Friday, 21 May 2021

Novena for Pentecost: Baptism in the Spirit and Evangelisation

The liveliness of worship often associated with those who have experienced Baptism in the Spirit is matched by a similar liveliness in efforts to make known the person and teaching of Jesus, that is, in evangelisation. It combines a confidence in the content of evangelisation and a boldness in announcing that content. People transformed by the Spirit come to speak of Christ from their own personal experience of the encounter with Him, and from an understanding of the Gospel that is rooted in that experience. Schools of evangelisation equip their members with both the knowledge of the Gospel and an understanding of techniques for preaching the Gospel, the Sion Catholic Community for Evangelisation being one example. Street evangelisation, processions, city missions (in London, Spirit in the City, affected in recent times by the COVID pandemic, is an example) and the use of internet media are fruits of this renewed commitment to evangelisation.

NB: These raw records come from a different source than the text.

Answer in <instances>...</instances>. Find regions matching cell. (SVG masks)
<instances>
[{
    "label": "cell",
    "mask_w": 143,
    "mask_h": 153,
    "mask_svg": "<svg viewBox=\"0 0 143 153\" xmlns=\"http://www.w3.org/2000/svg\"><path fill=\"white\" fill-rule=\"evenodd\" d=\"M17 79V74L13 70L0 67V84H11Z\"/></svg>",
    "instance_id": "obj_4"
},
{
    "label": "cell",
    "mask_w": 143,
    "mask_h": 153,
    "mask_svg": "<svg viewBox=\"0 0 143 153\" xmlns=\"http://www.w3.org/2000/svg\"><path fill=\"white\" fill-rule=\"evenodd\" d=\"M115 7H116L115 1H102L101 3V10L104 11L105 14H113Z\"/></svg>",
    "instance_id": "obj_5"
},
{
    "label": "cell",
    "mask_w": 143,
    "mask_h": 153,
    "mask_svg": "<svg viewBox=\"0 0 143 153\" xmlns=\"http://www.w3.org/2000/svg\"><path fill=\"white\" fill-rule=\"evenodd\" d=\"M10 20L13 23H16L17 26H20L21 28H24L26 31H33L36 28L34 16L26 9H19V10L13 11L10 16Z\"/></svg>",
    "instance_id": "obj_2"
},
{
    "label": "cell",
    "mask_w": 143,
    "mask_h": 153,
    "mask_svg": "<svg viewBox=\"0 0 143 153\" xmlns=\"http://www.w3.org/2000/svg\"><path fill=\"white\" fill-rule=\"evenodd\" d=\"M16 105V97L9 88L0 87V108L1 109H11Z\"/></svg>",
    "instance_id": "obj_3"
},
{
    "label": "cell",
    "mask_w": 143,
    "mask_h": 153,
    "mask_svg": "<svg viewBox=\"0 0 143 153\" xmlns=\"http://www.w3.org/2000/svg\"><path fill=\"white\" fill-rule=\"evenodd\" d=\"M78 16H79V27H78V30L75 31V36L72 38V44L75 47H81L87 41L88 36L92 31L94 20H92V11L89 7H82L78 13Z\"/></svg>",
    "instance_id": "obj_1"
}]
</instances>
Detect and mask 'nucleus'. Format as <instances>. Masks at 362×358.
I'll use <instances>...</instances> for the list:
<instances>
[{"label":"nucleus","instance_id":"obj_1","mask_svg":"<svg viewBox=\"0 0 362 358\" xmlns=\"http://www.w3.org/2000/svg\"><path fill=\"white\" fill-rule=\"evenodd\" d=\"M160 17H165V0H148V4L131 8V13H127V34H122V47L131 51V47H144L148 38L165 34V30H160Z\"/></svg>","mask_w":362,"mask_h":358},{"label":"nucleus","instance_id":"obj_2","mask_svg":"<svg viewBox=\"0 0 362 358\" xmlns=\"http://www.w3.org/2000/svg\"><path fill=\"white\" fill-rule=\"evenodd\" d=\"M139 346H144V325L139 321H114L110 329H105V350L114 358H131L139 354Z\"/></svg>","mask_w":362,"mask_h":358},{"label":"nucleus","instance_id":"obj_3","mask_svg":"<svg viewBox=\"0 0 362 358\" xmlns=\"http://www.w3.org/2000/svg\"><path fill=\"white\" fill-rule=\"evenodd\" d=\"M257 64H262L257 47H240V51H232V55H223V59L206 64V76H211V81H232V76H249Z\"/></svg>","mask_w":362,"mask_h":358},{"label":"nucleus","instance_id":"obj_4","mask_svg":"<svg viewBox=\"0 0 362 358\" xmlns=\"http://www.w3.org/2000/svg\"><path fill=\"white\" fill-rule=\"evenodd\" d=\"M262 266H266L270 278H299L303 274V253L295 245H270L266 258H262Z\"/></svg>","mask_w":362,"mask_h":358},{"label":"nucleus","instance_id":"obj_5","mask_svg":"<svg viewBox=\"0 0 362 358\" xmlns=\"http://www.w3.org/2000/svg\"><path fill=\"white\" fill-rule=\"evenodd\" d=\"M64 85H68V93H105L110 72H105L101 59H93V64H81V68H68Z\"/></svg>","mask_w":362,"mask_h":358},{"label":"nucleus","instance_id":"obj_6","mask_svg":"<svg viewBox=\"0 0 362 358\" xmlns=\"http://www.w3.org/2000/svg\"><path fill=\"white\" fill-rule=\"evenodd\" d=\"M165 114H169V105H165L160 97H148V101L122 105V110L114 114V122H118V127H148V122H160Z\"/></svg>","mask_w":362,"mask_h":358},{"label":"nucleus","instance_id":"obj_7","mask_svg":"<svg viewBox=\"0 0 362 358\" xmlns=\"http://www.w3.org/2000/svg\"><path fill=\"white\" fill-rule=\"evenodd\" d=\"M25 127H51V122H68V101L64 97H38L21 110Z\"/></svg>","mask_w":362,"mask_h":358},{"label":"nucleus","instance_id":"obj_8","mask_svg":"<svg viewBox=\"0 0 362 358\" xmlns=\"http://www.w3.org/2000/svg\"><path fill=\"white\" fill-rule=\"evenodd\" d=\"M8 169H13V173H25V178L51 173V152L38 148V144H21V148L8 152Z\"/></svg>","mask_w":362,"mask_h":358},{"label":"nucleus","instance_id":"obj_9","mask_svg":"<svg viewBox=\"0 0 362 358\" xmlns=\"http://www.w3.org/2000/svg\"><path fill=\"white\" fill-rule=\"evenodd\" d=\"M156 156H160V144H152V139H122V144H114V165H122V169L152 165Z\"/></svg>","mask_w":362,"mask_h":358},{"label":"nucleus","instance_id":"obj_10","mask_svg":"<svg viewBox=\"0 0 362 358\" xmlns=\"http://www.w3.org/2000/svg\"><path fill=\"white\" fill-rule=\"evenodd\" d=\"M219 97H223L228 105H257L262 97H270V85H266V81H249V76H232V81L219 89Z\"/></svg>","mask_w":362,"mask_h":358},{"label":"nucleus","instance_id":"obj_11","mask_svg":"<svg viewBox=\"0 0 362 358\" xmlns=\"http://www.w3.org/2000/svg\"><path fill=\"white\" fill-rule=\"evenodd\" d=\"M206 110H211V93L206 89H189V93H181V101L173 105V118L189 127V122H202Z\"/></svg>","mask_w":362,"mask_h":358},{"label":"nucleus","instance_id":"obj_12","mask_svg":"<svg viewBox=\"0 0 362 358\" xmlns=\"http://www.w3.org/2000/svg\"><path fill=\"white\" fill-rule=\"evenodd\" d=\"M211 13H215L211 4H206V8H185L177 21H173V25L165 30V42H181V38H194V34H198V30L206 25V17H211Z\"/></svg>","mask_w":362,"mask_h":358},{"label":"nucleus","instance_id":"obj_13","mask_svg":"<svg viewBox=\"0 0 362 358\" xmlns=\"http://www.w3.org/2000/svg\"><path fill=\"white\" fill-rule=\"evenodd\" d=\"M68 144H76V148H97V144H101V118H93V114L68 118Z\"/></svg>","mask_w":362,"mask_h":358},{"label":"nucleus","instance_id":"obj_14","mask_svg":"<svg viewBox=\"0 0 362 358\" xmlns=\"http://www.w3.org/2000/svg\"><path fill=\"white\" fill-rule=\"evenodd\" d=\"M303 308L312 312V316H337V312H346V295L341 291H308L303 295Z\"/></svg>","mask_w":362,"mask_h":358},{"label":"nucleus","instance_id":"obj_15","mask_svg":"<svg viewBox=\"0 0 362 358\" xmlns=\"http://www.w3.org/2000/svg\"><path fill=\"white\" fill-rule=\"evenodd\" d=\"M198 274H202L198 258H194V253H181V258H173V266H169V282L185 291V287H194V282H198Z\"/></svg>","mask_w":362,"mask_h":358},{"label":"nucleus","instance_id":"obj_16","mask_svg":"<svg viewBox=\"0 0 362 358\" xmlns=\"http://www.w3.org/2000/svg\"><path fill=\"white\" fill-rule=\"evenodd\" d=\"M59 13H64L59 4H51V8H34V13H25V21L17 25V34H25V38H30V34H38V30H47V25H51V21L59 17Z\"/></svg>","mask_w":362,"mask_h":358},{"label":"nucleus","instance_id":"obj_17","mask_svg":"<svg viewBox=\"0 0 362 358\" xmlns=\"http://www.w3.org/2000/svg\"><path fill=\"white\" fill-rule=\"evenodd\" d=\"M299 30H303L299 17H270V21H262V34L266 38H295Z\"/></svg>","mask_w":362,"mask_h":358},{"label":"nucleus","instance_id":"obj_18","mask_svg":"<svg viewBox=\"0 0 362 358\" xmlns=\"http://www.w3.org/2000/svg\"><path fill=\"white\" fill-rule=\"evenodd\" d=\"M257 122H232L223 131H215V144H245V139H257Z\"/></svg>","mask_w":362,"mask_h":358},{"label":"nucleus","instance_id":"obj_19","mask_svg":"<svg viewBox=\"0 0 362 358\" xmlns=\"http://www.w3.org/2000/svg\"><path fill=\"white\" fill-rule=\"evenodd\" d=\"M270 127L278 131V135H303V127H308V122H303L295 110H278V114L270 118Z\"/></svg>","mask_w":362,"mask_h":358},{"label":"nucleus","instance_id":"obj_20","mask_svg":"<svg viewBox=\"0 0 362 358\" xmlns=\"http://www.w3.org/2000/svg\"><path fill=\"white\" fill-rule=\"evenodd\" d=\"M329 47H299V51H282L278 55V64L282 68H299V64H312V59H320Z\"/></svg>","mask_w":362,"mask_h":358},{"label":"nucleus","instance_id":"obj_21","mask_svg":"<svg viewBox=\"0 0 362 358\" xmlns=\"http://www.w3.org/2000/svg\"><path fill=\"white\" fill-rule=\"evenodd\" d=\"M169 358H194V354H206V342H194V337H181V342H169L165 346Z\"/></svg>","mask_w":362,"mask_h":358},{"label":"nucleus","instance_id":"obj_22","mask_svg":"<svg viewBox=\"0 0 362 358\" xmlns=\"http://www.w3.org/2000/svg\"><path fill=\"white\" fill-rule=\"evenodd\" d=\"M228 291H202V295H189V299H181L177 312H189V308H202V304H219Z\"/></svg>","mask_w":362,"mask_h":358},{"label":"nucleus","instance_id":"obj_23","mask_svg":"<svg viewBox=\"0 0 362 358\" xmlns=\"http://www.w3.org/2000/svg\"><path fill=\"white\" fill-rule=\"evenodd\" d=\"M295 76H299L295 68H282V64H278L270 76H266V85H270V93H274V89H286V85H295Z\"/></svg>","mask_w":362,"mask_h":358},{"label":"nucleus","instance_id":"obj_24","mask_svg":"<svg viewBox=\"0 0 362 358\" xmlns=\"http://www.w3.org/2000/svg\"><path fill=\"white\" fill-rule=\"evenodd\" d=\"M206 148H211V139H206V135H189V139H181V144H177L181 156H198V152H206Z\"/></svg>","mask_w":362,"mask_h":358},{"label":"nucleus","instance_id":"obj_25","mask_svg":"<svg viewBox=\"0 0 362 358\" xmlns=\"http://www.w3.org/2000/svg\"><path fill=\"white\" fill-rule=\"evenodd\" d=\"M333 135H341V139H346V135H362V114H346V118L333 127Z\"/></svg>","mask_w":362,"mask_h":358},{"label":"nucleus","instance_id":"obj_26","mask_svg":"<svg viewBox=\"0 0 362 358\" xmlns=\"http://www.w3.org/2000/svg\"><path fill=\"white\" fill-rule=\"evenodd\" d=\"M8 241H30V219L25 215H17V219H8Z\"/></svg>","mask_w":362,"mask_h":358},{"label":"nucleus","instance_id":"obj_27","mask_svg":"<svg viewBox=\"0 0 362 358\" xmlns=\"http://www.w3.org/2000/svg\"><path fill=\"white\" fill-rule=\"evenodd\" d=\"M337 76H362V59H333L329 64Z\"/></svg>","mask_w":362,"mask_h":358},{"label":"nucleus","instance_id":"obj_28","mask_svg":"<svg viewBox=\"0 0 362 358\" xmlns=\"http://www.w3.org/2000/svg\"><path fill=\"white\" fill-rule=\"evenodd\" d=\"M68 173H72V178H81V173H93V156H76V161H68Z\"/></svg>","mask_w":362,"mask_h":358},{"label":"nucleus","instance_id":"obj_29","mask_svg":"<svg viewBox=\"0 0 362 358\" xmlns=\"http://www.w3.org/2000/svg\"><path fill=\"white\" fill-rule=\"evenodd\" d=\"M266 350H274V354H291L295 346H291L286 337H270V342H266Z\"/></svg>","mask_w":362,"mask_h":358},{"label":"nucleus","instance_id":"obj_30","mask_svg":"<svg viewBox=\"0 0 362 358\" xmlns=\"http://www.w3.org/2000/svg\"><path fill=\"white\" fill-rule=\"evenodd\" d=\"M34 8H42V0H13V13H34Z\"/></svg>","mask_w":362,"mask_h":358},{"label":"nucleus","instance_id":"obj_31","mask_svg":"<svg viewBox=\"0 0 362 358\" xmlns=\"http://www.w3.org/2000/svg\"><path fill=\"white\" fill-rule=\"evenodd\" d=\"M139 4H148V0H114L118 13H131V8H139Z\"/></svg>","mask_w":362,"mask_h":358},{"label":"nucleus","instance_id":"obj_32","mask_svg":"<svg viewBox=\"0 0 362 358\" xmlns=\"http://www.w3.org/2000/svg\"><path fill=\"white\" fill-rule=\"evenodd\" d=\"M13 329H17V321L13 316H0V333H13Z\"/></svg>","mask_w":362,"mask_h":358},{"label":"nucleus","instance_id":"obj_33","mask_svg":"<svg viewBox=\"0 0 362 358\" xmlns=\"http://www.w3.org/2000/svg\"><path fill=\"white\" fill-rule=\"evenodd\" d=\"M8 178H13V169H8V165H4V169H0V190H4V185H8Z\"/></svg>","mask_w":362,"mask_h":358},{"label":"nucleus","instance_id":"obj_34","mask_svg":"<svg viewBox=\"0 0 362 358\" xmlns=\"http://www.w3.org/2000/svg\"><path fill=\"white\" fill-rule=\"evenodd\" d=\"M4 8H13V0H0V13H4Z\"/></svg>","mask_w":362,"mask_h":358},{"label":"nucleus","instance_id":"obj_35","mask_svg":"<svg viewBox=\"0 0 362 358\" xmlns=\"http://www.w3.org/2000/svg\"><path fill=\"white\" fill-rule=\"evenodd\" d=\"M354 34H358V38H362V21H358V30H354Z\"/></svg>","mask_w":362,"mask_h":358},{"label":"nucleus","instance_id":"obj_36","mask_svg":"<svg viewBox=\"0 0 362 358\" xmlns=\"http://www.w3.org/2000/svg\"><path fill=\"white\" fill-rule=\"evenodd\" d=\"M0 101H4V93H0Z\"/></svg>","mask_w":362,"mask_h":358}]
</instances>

A feature of the Renewal is that many of its initiatives - city missions, new communities - are led by lay people, and often inspired by a particular charism among the laity. That having been said, events such as missions typically manifest a strong collaboration of lay people, priests and religious. The harmonious nature of this collaboration does not reflect the more common relationship of hierarchy - that is, of the religious or ordained providing the leadership - but might be better described as a relationship of communion in which each individual vocation is able to fulfil its own purpose alongside the others. The spiritual dynamism unleashed by Baptism in the Spirit takes on a particular importance in the context of the "new evangelisation" in countries now less imbued with the Christian culture that was in the past a feature of their societies.

A last observation of significance with respect to evangelisation, seen as a fruit of Baptism in the Spirit, is that it is undertaken with respect for Church authority. It is not unusual for training on matters such as doctrine and methods of evangelisation to be based on the documents of the Popes and of the dicasteries of the Holy See. At the level of principle, it is this that enables the experience of communion on the ground that is typical of the Charismatic Renewal.